2. **Use Timeouts**: Specify appropriate timeouts for synchronous operations to avoid blocking indefinitely.
3. **Handle Errors**: Always check the `success` attribute of `QueryResult` objects and handle errors appropriately.
4. **Configure Retention**: Choose a retention period that balances disk usage and data availability needs.
5. **Monitor Disk Space**: Even with automatic cleanup, monitor disk space usage in production environments.
6. **Thread Safety**: Use `SlidingSQLite` in multi-threaded applications without additional synchronization, as it is thread-safe by design.

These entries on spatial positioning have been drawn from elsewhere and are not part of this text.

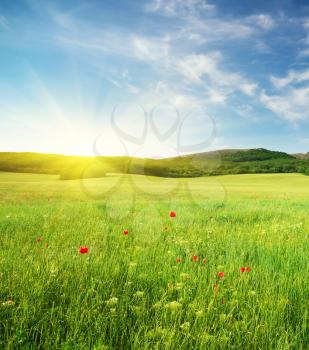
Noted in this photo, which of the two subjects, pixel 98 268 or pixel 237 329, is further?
pixel 98 268

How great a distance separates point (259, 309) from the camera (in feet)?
9.68

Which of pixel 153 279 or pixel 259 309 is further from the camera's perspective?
pixel 153 279

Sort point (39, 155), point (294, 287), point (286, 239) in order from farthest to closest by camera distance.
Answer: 1. point (39, 155)
2. point (286, 239)
3. point (294, 287)

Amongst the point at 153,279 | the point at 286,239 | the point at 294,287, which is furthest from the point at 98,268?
the point at 286,239

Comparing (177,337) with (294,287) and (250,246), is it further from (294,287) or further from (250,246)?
(250,246)

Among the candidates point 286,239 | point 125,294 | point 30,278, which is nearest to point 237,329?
point 125,294

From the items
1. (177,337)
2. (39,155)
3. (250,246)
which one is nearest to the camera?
(177,337)

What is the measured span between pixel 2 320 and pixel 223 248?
12.5ft

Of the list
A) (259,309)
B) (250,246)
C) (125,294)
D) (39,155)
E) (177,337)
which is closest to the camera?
(177,337)

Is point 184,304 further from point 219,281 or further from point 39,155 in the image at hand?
point 39,155

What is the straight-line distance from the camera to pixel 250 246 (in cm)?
549

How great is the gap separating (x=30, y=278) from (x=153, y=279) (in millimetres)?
1359

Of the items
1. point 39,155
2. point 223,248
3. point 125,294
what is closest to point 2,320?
point 125,294

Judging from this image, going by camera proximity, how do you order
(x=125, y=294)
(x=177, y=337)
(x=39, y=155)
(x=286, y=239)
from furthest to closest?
(x=39, y=155)
(x=286, y=239)
(x=125, y=294)
(x=177, y=337)
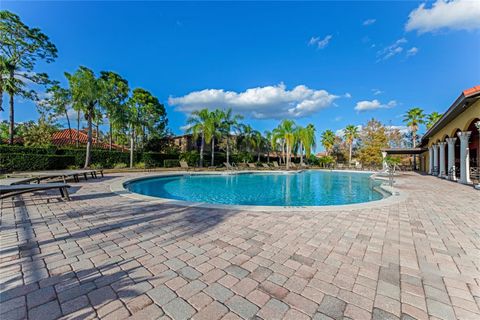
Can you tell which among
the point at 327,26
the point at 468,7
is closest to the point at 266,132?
the point at 327,26

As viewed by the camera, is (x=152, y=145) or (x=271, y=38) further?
(x=152, y=145)

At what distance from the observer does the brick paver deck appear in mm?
1716

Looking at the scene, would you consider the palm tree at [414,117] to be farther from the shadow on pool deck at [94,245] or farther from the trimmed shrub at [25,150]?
the trimmed shrub at [25,150]

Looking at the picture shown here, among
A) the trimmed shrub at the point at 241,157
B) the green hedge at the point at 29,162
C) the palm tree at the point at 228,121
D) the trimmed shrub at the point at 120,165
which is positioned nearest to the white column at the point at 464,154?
the palm tree at the point at 228,121

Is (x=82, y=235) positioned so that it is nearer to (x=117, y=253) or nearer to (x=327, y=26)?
(x=117, y=253)

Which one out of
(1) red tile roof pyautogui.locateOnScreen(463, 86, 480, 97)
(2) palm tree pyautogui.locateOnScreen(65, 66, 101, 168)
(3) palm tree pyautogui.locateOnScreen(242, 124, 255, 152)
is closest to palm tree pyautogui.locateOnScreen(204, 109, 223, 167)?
(3) palm tree pyautogui.locateOnScreen(242, 124, 255, 152)

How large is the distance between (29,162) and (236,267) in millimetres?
19343

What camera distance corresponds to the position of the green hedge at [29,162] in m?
13.5

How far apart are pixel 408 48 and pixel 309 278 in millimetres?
16852

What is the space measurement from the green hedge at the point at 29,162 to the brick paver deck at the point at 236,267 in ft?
46.0

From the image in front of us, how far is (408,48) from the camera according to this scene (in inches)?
500

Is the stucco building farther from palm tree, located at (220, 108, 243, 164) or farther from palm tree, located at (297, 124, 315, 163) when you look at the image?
palm tree, located at (220, 108, 243, 164)

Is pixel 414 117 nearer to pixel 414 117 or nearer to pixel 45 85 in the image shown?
pixel 414 117

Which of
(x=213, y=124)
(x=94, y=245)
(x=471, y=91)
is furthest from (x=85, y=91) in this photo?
(x=471, y=91)
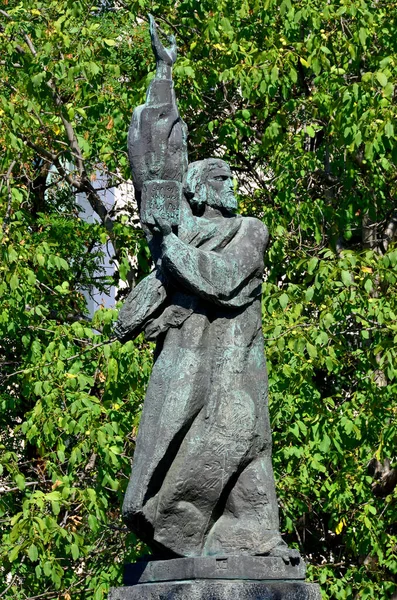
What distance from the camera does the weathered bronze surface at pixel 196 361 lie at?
21.8 feet

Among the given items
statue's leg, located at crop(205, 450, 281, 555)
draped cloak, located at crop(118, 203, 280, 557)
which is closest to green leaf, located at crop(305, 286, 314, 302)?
draped cloak, located at crop(118, 203, 280, 557)

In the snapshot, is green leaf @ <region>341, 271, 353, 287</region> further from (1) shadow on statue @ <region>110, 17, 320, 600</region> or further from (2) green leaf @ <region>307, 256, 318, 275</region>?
(1) shadow on statue @ <region>110, 17, 320, 600</region>

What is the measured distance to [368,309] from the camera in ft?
38.9

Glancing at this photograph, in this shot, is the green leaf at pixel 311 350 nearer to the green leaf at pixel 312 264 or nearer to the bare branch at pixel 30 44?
the green leaf at pixel 312 264

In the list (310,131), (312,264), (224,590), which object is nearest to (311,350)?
(312,264)

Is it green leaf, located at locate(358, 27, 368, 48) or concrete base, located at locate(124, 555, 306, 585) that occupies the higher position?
green leaf, located at locate(358, 27, 368, 48)

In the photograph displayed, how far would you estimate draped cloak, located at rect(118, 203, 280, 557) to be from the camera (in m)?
6.65

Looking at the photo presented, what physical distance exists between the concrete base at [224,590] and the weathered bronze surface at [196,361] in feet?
0.51

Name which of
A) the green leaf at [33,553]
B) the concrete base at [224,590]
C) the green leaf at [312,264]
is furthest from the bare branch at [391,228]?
the concrete base at [224,590]

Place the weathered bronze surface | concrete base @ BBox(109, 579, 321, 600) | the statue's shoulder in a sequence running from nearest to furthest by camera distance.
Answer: concrete base @ BBox(109, 579, 321, 600) → the weathered bronze surface → the statue's shoulder

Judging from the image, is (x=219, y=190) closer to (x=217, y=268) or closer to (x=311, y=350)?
(x=217, y=268)

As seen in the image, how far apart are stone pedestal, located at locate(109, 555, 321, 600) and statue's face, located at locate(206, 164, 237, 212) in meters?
1.84

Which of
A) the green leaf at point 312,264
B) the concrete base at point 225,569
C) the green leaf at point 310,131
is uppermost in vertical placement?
the green leaf at point 310,131

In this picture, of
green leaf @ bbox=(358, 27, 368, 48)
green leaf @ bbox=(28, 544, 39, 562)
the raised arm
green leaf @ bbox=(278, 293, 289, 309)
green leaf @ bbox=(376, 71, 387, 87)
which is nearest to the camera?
the raised arm
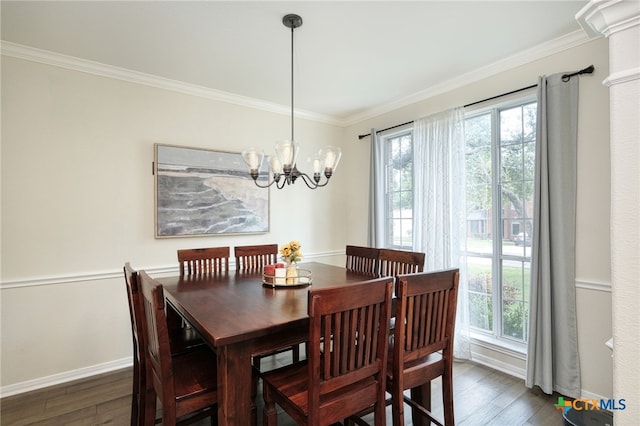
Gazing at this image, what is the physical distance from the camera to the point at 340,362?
1394mm

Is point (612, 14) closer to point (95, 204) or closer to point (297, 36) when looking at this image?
point (297, 36)

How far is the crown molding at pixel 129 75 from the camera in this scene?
2.53 meters

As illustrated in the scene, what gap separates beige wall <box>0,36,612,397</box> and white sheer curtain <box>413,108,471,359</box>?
0.27 meters

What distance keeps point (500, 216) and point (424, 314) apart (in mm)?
1754

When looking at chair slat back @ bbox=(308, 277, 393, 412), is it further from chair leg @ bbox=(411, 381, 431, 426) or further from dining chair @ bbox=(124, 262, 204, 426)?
dining chair @ bbox=(124, 262, 204, 426)

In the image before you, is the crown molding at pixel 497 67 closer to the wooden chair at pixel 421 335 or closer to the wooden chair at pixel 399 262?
the wooden chair at pixel 399 262

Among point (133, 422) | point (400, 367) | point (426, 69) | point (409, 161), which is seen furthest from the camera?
point (409, 161)

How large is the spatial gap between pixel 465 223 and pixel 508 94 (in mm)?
1208

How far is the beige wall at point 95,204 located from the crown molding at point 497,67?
0.17 ft

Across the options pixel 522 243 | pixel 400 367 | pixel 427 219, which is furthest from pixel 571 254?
pixel 400 367

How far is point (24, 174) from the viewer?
2.55m

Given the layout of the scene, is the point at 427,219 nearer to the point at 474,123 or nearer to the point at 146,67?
the point at 474,123

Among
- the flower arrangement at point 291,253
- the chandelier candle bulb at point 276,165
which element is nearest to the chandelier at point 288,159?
the chandelier candle bulb at point 276,165
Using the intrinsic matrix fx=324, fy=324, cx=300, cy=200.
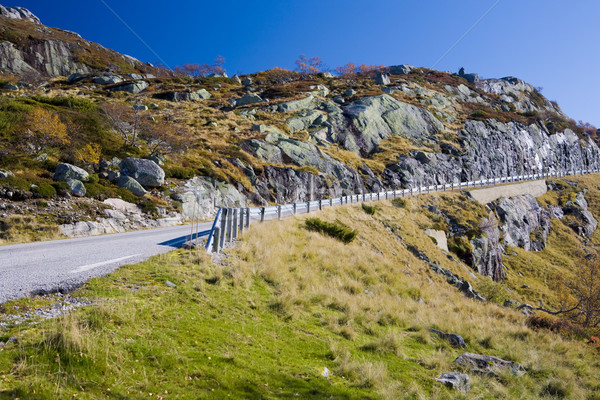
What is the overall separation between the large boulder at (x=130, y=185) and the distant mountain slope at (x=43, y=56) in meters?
63.6

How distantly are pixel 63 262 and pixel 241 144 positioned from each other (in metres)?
29.0

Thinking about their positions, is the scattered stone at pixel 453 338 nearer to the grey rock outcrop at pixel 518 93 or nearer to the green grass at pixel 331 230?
the green grass at pixel 331 230

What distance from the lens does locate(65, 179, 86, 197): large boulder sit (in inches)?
616

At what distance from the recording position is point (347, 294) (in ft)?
31.9

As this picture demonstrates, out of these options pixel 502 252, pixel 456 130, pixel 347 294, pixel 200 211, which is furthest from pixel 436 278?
pixel 456 130

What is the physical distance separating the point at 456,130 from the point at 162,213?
60.2 metres

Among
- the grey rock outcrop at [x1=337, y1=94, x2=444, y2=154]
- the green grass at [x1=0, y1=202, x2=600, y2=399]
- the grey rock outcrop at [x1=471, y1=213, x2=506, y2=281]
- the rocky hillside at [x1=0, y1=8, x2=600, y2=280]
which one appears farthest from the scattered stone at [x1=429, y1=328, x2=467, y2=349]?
the grey rock outcrop at [x1=337, y1=94, x2=444, y2=154]

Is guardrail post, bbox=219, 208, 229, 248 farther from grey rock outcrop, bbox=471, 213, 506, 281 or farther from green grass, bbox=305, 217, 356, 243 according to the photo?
grey rock outcrop, bbox=471, 213, 506, 281

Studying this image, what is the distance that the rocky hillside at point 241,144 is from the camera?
55.3ft

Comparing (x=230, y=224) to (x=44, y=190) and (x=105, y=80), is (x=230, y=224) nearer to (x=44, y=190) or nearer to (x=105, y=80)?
(x=44, y=190)

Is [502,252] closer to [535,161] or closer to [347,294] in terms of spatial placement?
[347,294]

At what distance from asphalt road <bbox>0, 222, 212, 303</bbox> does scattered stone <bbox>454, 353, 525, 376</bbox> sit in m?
7.73

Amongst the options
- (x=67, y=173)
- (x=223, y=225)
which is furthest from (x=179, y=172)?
(x=223, y=225)

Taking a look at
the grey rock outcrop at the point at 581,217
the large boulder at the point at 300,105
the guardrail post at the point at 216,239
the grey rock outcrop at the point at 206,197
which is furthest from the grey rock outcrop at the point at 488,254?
the large boulder at the point at 300,105
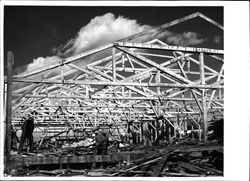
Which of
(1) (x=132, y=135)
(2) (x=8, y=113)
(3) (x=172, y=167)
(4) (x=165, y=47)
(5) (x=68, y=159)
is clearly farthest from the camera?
(1) (x=132, y=135)

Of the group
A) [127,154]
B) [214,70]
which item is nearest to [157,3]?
[127,154]

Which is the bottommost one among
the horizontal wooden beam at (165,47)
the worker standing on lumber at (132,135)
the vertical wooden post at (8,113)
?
the worker standing on lumber at (132,135)

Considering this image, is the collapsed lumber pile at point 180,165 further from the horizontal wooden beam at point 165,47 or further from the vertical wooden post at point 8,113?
the horizontal wooden beam at point 165,47

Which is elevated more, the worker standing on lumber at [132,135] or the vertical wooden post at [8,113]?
the vertical wooden post at [8,113]

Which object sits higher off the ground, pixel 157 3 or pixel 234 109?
pixel 157 3

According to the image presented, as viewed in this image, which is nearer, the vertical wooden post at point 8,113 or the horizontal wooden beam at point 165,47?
the vertical wooden post at point 8,113

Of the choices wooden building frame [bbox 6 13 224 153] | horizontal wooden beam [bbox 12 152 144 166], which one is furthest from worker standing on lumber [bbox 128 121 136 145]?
horizontal wooden beam [bbox 12 152 144 166]

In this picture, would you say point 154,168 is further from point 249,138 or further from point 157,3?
point 157,3

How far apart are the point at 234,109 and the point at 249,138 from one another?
0.94 m

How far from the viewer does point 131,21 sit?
11016 mm

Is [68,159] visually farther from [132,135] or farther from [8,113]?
[132,135]

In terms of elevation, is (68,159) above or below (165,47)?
below

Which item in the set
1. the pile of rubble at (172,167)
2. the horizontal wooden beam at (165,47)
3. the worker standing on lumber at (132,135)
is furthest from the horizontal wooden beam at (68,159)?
the worker standing on lumber at (132,135)

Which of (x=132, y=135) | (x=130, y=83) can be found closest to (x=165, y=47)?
(x=130, y=83)
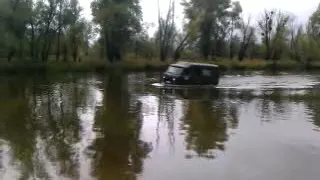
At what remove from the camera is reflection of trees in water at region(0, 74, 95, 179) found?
10395 millimetres

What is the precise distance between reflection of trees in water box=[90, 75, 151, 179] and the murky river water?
0.08 ft

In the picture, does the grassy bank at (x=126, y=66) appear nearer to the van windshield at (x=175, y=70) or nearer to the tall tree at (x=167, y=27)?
the tall tree at (x=167, y=27)

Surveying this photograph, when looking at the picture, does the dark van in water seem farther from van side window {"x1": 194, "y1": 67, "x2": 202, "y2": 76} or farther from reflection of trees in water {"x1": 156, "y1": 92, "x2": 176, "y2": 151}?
reflection of trees in water {"x1": 156, "y1": 92, "x2": 176, "y2": 151}

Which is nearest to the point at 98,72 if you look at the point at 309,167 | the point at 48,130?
the point at 48,130

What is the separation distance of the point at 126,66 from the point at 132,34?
507 centimetres

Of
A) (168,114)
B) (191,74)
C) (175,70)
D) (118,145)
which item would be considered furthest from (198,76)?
(118,145)

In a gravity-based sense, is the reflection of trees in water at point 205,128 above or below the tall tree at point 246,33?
below

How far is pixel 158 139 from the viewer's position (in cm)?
1375

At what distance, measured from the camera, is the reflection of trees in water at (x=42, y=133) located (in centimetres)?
1039

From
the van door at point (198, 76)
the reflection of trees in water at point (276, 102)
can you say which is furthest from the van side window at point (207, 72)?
the reflection of trees in water at point (276, 102)

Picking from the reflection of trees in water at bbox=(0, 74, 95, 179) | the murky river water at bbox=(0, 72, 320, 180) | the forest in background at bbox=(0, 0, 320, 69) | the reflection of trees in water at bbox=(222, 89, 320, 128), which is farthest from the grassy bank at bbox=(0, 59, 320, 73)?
the reflection of trees in water at bbox=(222, 89, 320, 128)

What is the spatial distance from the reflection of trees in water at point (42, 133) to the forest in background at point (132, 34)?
3118 cm

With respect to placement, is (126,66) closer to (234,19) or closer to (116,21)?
(116,21)

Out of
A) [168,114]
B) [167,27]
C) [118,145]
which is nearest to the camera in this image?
[118,145]
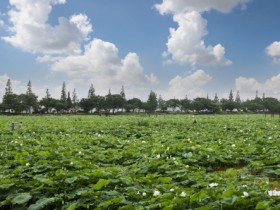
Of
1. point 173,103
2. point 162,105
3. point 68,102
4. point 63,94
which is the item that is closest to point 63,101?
point 68,102

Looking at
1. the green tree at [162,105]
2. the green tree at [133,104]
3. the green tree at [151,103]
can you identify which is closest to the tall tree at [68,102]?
the green tree at [133,104]

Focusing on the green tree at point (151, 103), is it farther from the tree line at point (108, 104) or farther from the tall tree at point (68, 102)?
the tall tree at point (68, 102)

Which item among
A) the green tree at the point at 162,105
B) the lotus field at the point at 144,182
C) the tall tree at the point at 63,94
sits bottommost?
the lotus field at the point at 144,182

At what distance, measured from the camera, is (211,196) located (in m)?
5.42

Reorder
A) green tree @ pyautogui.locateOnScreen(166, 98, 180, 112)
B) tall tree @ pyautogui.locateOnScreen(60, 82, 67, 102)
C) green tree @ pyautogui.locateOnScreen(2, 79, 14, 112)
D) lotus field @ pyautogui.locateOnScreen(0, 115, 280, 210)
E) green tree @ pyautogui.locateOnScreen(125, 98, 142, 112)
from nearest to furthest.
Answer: lotus field @ pyautogui.locateOnScreen(0, 115, 280, 210), green tree @ pyautogui.locateOnScreen(2, 79, 14, 112), tall tree @ pyautogui.locateOnScreen(60, 82, 67, 102), green tree @ pyautogui.locateOnScreen(125, 98, 142, 112), green tree @ pyautogui.locateOnScreen(166, 98, 180, 112)

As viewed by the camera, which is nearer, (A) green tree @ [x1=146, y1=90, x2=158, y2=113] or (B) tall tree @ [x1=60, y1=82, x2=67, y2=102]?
(B) tall tree @ [x1=60, y1=82, x2=67, y2=102]

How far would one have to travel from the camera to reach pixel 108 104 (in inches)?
4382

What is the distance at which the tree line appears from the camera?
321 ft

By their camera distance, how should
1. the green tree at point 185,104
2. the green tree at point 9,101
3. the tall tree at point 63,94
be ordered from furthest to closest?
1. the green tree at point 185,104
2. the tall tree at point 63,94
3. the green tree at point 9,101

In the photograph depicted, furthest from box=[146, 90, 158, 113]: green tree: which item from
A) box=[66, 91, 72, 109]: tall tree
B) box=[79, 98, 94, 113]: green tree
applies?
box=[66, 91, 72, 109]: tall tree

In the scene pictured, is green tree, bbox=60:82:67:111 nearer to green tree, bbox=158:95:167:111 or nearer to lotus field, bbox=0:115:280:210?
green tree, bbox=158:95:167:111

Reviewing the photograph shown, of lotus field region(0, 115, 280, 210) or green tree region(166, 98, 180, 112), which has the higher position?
green tree region(166, 98, 180, 112)

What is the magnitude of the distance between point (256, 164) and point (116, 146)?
21.6ft

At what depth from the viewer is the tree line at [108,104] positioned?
97838mm
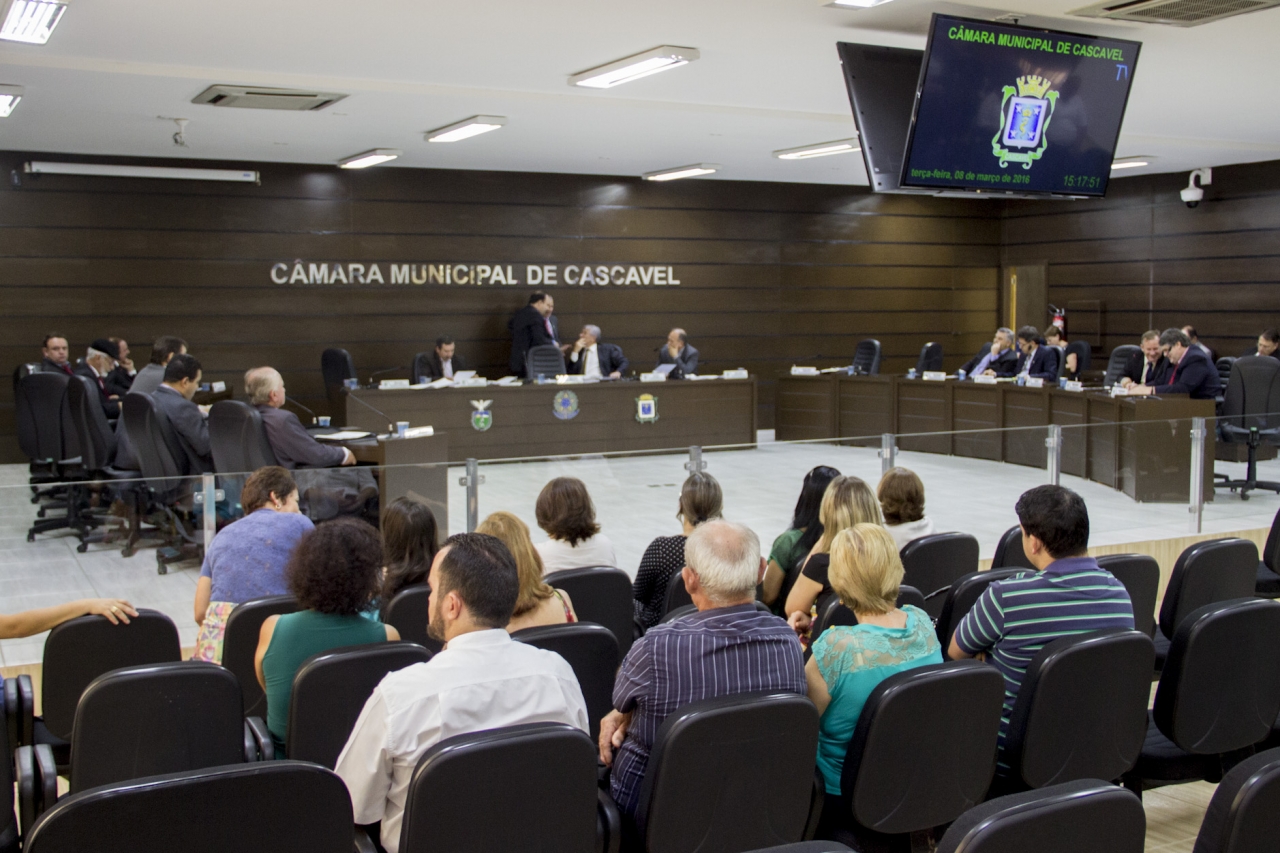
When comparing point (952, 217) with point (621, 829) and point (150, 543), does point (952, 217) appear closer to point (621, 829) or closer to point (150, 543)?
point (150, 543)

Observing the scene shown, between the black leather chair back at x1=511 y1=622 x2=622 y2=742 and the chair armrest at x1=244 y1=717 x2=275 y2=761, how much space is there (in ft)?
1.97

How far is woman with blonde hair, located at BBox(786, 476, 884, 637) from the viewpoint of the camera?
3.40 m

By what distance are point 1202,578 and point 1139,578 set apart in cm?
28

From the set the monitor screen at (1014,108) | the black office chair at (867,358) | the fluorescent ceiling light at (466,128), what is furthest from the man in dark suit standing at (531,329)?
the monitor screen at (1014,108)

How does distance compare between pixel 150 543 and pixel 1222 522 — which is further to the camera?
pixel 1222 522

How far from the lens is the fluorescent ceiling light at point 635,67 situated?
650 cm

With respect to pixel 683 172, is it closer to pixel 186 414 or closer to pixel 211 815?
pixel 186 414

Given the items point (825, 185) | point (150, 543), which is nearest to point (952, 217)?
point (825, 185)

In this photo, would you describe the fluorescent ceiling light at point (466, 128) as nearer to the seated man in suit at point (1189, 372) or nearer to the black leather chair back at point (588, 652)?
the seated man in suit at point (1189, 372)

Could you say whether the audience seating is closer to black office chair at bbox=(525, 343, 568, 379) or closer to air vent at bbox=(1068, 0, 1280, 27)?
air vent at bbox=(1068, 0, 1280, 27)

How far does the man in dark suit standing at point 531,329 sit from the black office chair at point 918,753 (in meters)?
9.51

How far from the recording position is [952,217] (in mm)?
14578

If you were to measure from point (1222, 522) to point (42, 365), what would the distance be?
8.72 metres

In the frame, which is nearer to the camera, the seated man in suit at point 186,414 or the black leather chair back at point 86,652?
the black leather chair back at point 86,652
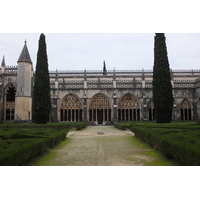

7. **Optimize Queries**: For read operations across many databases, optimize your queries to reduce execution time, especially if the number of database files is large.
## Example
Here is a complete example demonstrating multi-threaded usage, including configuration, query execution, and cleanup:
```python
import time
import uuid
import threading
import random
from datetime import datetime, timezone
from SlidingSqlite import SlidingSQLite
import logging
# Set up logging
logging.basicConfig(
level=logging.INFO,
format="%(asctime)s - %(levelname)s - %(message)s",
handlers=[logging.StreamHandler()],
)
# Configuration
NUM_WRITER_THREADS = 4
NUM_READER_THREADS = 2
TARGET_OPS_PER_SECOND = 10
# Define a schema
db_schema = """
CREATE TABLE IF NOT EXISTS logs (
id INTEGER PRIMARY KEY AUTOINCREMENT,
timestamp REAL,
message TEXT
);
"""
# Initialize SlidingSQLite
db = SlidingSQLite(
db_dir="./databases",
schema=db_schema,
rotation_interval=10, # Rotate every 10 seconds for testing
retention_period=60, # Keep databases for 60 seconds
cleanup_interval=30, # Run cleanup every 30 seconds
auto_delete_old_dbs=True,
)
def writer_thread():
while True:
db.execute_write(
"INSERT INTO logs (timestamp, message) VALUES (?, ?)",
(time.time(), f"Message from thread {threading.current_thread().name}")
)
time.sleep(random.uniform(0.05, 0.15)) # Target ~10 ops/sec
def reader_thread():
while True:
result = db.execute_read_sync(
"SELECT * FROM logs ORDER BY timestamp DESC LIMIT 5",
timeout=5.0
)
if result.success:
logging.info(f"Recent logs: {result.data}")
time.sleep(random.uniform(0.5, 1.5)) # Randomized sleep for natural load
# Start threads
threads = []
for _ in range(NUM_WRITER_THREADS):
t = threading.Thread(target=writer_thread, daemon=True)
t.start()
threads.append(t)
for _ in range(NUM_READER_THREADS):
t = threading.Thread(target=reader_thread, daemon=True)
t.start()
threads.append(t)
try:
print("Running multi-threaded SlidingSQLite test. Press Ctrl+C to stop.")
while True:
time.sleep(1)
except KeyboardInterrupt:
print("\nShutting down...")
db.shutdown()
```
This example demonstrates how to set up a multi-threaded application with `SlidingSQLite`, including logging, configuration, and proper shutdown handling.